Back in our cabin, we enjoyed a last dinner in Kauai of everything that was left in our food bag – hummus, guacamole, crumbling cornbread, a can of beef stew, and a kale Caesar salad. The last of the sweet Hawaiian bread, which had grown stale, we threw to the four or five green-red-and-white roosters and multiple brown hens that gathered quickly outside our door, running from all directions to partake in the feast. Both mornings the birds had woken us up with rooster crows and egg cackles so loud and close outside our door we felt we were inside a hen house. Clearly, many visitors before us had also fed these birds, encouraging their extremely close proximity to the cabins.

Before leaving, we noticed signs alongside the road with a native Hawaiian name and a symbol. We had noticed these signs all over the island, and after some research (and disproving a few working theories about them) we discovered that they demarcated ancient Hawaiian zones all over Kauai. The symbol that we saw most often on the signs was a ring pounder, which was used as a tool by the natives.
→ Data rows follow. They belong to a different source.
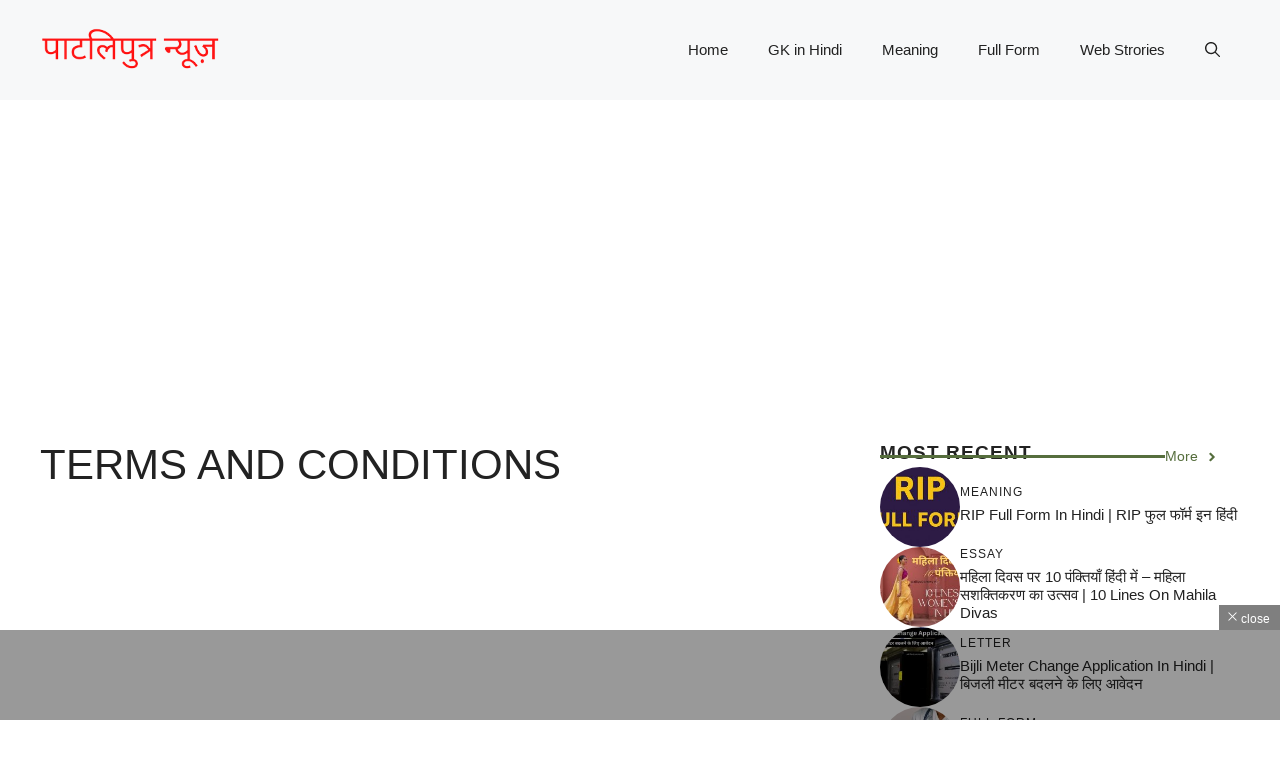

--- FILE ---
content_type: text/html; charset=utf-8
request_url: https://www.google.com/recaptcha/api2/aframe
body_size: -98
content:
<!DOCTYPE HTML><html><head><meta http-equiv="content-type" content="text/html; charset=UTF-8"></head><body><script nonce="khrXnDiix1zus_jTkH316w">/** Anti-fraud and anti-abuse applications only. See google.com/recaptcha */ try{var clients={'sodar':'https://pagead2.googlesyndication.com/pagead/sodar?'};window.addEventListener("message",function(a){try{if(a.source===window.parent){var b=JSON.parse(a.data);var c=clients[b['id']];if(c){var d=document.createElement('img');d.src=c+b['params']+'&rc='+(localStorage.getItem("rc::a")?sessionStorage.getItem("rc::b"):"");window.document.body.appendChild(d);sessionStorage.setItem("rc::e",parseInt(sessionStorage.getItem("rc::e")||0)+1);localStorage.setItem("rc::h",'1769421674506');}}}catch(b){}});window.parent.postMessage("_grecaptcha_ready", "*");}catch(b){}</script></body></html>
During our last afternoon on Kauai, we spent some time at a shop where shell jewelry, created by native inhabitants of the (privately owned) island of Niihau, is sold. On the small and arid island of Niihu, which is within sight of Kauai, live roughly 150 native islanders, who consider themselves not Hawaiian but Niihauan. They live largely a subsistence lifestyle, and some of them continue an ancient tradition of creating shell “leis” from tiny, hard-to-find shells (much smaller than the nail on your pinkie finger) that wash up on the beaches of the island. Evidently it can take hours of sifting through the sand to find a single usable shell; a necklace can take over a year to make, given how hard it is to find the shells and how easily some of them break when threaded onto the necklace. The tradition of making leis from shells on the island of Niihau began because the island is so arid (with basically zero rainfall) so the flowers that you see on other islands do not bloom there, and thus no flower leis are possible. The intricate patterns of shells on the leis are designed to look like specific flowers that grow on Kauai and the other islands. The artistry involved is pretty amazing. We learned that the youngest person making these shell leis is 40 years old, and that the younger generation who grew up on the island are preferring to go to Kauai to get jobs or an education. This, combined with the fact that fewer and fewer of the shells used are washing up on the beaches due to global warming mean that the shell leis are a dying art form.

Speaking of leis, we grabbed two plumeria leis at the airport and are wearing them on the plane, so we are encircled with the scent of Hawaii as we depart.

We hope to send one more email with wrap-up thoughts about the trip after we get home.